* **TEXT SHOWN**

────────

Measuring employee engagement is an ongoing process, and it works best when everyone is involved at every stage. Through these three suggestions, managers can accurately assess employee engagement levels and collaborate with team members on ways to boost engagement and productivity.


Measuring Employee Engagement the ActivTrak Way

At ActivTrak, we believe managers can improve their employees’ engagement, well-being, and job satisfaction through targeted enablement. Our platform gathers all kinds of workforce analytics in order to provide managers with quantifiable insights, which helps managers gain visibility into team-wide engagement levels.

ActivTrak uses intuitive dashboards to show overall summaries of activity and drill down into employee engagement metrics. By letting managers and team members view their engagement analytics, everyone can work together to spot early indicators of disengagement and effectively target root causes. Also, ActivTrak’s granular reports help managers spot trends in working patterns, make sense of work data, and promote healthier and more sustainable work habits. Not only does this help promote engagement and prevent burnout, but also helps cultivate a culture of improvement.

Managers can also use employee activity data to establish engagement benchmarks and baselines. Managers can gauge engagement levels across their teams and get alerted when certain employees fall severely below or rise above certain thresholds, enabling them to make smart choices about workflows and resources that will support employee engagement.

The ActivTrak platform also supplies managers with coaching opportunities in the form of employee-facing views, leaderboards, and personalized recommendations. These features encourage managers to involve employees in the measurement of their own engagement, and automated emails through ActivTrak enable managers to consistently share insights with employees. In turn, managers can become more effective coaches who create long-lasting change.


Boost Engagement with Data-Driven Strategies

There’s no doubt that employee engagement is critical to any company. Numerous studies have shown how engaged employees are more present at work and more satisfied in their roles, which helps the entire organization succeed. Employee engagement must be measured accurately, consistently, and in ways that promote real change — and surveys, especially on their own, don’t offer enough data for the modern enterprise.

────────

* **DATA SHOWN**
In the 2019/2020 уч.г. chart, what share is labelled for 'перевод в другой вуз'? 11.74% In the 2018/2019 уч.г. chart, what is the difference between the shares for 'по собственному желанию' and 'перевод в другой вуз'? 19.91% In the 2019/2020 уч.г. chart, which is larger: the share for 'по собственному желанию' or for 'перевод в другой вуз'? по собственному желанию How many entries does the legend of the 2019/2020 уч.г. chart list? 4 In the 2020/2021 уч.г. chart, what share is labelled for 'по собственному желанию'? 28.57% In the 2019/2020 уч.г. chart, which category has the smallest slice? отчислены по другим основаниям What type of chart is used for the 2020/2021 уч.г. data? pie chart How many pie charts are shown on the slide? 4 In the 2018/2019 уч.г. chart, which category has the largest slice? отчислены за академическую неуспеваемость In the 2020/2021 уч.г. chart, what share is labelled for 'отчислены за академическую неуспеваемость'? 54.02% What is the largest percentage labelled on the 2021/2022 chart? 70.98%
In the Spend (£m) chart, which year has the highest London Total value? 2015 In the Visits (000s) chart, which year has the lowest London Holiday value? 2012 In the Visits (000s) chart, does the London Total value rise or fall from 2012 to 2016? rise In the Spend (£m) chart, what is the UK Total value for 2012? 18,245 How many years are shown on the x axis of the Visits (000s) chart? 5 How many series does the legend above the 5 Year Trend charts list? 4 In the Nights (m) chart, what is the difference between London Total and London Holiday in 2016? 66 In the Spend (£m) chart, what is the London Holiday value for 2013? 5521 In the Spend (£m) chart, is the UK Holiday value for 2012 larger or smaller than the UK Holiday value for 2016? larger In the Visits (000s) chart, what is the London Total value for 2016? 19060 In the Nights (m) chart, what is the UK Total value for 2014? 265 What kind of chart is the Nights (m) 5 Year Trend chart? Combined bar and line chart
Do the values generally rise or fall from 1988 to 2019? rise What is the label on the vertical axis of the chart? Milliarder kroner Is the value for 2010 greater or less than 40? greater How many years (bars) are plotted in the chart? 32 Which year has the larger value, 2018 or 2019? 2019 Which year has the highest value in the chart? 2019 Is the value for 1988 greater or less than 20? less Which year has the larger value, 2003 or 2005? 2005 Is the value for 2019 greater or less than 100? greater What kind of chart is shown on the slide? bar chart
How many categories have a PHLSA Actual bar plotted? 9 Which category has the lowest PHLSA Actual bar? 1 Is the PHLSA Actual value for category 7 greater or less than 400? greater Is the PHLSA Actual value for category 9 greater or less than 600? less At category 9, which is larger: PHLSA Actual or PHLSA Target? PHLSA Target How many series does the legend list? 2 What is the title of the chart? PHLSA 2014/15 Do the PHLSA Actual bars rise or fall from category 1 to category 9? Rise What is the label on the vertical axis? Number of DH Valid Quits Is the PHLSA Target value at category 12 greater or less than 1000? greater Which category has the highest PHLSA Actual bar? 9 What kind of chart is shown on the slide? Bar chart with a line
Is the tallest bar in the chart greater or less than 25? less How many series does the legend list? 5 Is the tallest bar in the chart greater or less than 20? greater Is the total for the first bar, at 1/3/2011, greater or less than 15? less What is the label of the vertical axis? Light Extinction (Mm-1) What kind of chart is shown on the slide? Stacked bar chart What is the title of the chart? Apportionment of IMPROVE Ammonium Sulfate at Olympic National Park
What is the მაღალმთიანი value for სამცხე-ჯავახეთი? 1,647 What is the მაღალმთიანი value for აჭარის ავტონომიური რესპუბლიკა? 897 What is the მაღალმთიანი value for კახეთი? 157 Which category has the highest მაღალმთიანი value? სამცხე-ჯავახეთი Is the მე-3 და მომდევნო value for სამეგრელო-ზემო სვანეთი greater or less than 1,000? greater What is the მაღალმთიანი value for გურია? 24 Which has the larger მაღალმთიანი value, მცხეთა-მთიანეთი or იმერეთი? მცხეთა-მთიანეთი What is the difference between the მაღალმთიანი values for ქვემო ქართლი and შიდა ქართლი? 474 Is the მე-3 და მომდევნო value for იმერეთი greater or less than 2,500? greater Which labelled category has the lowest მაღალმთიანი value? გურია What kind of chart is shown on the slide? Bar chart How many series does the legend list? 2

────────

* **REQUIREMENT 1**
Answer these questions using the employee engagement text.
(a) What does ActivTrak use to show overall summaries of activity?
(b) In what forms does the ActivTrak platform supply managers with coaching opportunities?
(c) According to the last paragraph, what do surveys fail to offer the modern enterprise?
* **REQUIREMENT 2**
For each statement, decide whether it agrees with the employee engagement text. Answer yes or no, and quote the words of the text that settle it.
(a) Measuring employee engagement is a one-time task.
(b) Managers can be alerted when certain employees go past set thresholds.
(c) ActivTrak sends automated emails that let managers share insights with employees.
* **REQUIREMENT 3**
Continue the employee engagement text from its last sentence.
The items were taken from a different source than the text.

* **TASK RESULT 1**
(a) Intuitive dashboards.
(b) Employee-facing views, leaderboards, and personalized recommendations.
(c) Enough data.

* **TASK RESULT 2**
(a) No: "Measuring employee engagement is an ongoing process"
(b) Yes: "get alerted when certain employees fall severely below or rise above certain thresholds"
(c) Yes: "automated emails through ActivTrak enable managers to consistently share insights with employees"

* **TASK RESULT 3**
Instead, managers should purposefully collect quantifiable data to measure employee engagement and become effective coaches. The ActivTrak platform allows managers to take a data-driven approach. By collecting workforce analytics and displaying them through easy-to-understand visualizations, managers and employees can understand their engagement and promote better work habits together. Teams can reference benchmarks and thresholds to measure their goals and progress, and managers can leverage customized recommendations for individuals.

Keeping employees engaged is simple with ActivTrak, and our platform benefits employees and managers alike. Through workforce analytics, the ActivTrak approach and platform actively encourages healthy, happy, and engaged employees who are ready to do their best work for their organization. Start measuring employee engagement today, and use our employee engagement platform to boost employee engagement, employee retention, and employee satisfaction.

 Pro-Tips

  1. Create a culture of continuous improvement and collaboration by purposefully, consistently, and accurately collecting data.
  2. Focus on coaching, not criticizing. Being an effective coach means empowering employees to boost their own engagement and offering personalized tips.
  3. Ensure employees have visibility into their data, so they can understand their own engagement levels. Remember the ActivTrak motto: insight, not oversight!